In a hot place, cool relief will come. Even after a fifth straight heat advisory day? Yes, please. I’d like to see Jen’s 80-year-old neighbor in a shirt again. How we need to drink this in.

With that setup, I was ready for the echo in the Psalm. “Praise the Lord, my soul!” we recited over and over again. And I believed it, being in that place.

At its best, Church does that. It places us in a context bigger than ourselves to better return us to those things around ourselves. No YouTube ministry or self-help series or even committed personal prayer can do as well. (Not that there’s anything wrong with all that.)

Sure, the homilies often ain’t good — I heard the same guy drone on and on for 10 years! But every time I slide into the pew, something challenges me to think and feel in a different, better way.

Which is how I was on the verge of tears at Pentecost this year.

Perhaps this goes without saying, but when you leave the pulpit, you get to pick your pew. There’s only one pulpit, after all, and it’s located where the archbishop strongly suggests you find it. But pews…there are so many of those.

And don’t get me wrong: I appreciated my pulpits, loved my communities, grew from my different parish stops. But it was never my job to saddle a Sunday congregation with my preferences. Nudge the people, but respect the church you walk into.

The laity, though, can pick anywhere. Any collection of ministries. Any type of music. Any Mass time!

We decided on Our Lady of Guadalupe, the church on Rampart St. with the little St. Jude statue out front.

Fifty days after Easter, Pentecost celebrates the gift of the Holy Spirit to the Church, preserving a rare liturgical element in the process: the Sequence.

Don’t know what a Sequence is? Mon Dieu!

A Sequence is a chanted hymn inserted between the 2nd Reading and the Gospel, at this point found only on Easter and Pentecost (and optionally on Corpus Christi). The story goes the Vatican wanted a theological reflection (read: a decent homily) on the biggest feast days.

Sequences can be musically beautiful, but they’re kinda long, priests usually offer a nice theological reflection (read: a really decent homily) on the big days, and invariably most people just stand up at the sound of the organ in expectation of the Alleluia.

Sequences, thus, had never been occasions for chills up my spine. Until I came to Guadalupe.

On Pentecost Sunday, choir director Steven Lee stood in front of the silent congregation and, in a cappella chant, called down the Holy Spirit. The traditional words breathed anew.

 

“Come, Holy Spirit, come!
And from your celestial home

Shed a ray of light divine!

Come, Father of the poor!
Come, source of all our store.

Come, within our bosoms shine!

You, of comforters the best;
You, the soul’s most welcome guest;

Sweet refreshment here below.

In our labor, rest most sweet;
Grateful coolness in the heat;

Solace in the midst of woe.”

 

Veni Sancte Spiritus. In our labor, rest most sweet; Grateful coolness in the heat; Solace in the midst of woe.

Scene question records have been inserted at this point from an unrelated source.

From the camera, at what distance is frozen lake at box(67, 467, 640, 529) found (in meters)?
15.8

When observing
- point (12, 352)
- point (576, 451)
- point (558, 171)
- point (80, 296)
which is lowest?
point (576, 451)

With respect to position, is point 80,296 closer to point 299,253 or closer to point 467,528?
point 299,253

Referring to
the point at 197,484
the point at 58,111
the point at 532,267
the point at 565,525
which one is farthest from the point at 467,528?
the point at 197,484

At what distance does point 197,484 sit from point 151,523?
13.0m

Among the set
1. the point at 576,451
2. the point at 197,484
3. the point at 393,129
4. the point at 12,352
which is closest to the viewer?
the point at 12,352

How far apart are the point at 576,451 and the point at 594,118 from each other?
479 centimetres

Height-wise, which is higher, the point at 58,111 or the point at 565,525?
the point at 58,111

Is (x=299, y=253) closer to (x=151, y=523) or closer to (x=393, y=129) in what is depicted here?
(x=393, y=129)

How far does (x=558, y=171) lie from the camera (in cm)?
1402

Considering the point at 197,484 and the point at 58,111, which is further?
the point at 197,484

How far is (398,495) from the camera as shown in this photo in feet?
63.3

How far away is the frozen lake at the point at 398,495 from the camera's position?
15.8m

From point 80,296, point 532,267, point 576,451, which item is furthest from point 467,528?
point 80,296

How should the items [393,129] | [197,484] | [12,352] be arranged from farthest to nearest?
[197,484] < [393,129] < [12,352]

On a late-May Sunday at midday, three blocks away from Congo Square, a Black man intoned the faith he had received, a faith describing how he and all of us got through, a faith that can offer rest and coolness and solace even these many years later. Years from when Jesus first sent the Spirit, from when New Orleans was the slave trade capital of the world, from when we have known storm and pestilence and pain. Years distant. Years close.

Only Church can do that.

That connection, that comfort, that challenge.

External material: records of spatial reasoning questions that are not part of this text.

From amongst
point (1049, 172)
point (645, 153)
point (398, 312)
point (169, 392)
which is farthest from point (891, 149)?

For New Orleans Catholics especially, in our hymns, in our history, into our very hands.

There’s no replacement, and for me, that’s more than enough. Veni Sancte Spiritus.

 

-30-

 

For another take on Veni Sancte Spiritus, enjoy the setting from Taizé.

 

And on a different, but recurring note, this week was marked by another personal celebrity loss: Norm Macdonald. Surely, you have seen selections from his greatest hits by now. I won’t include my favorite from Norm because of its repeat possibility. (It’s also a bit of barrier pusher!) Better is his homage to Rodney Dangerfield. Eternal rest and joy to all who go before.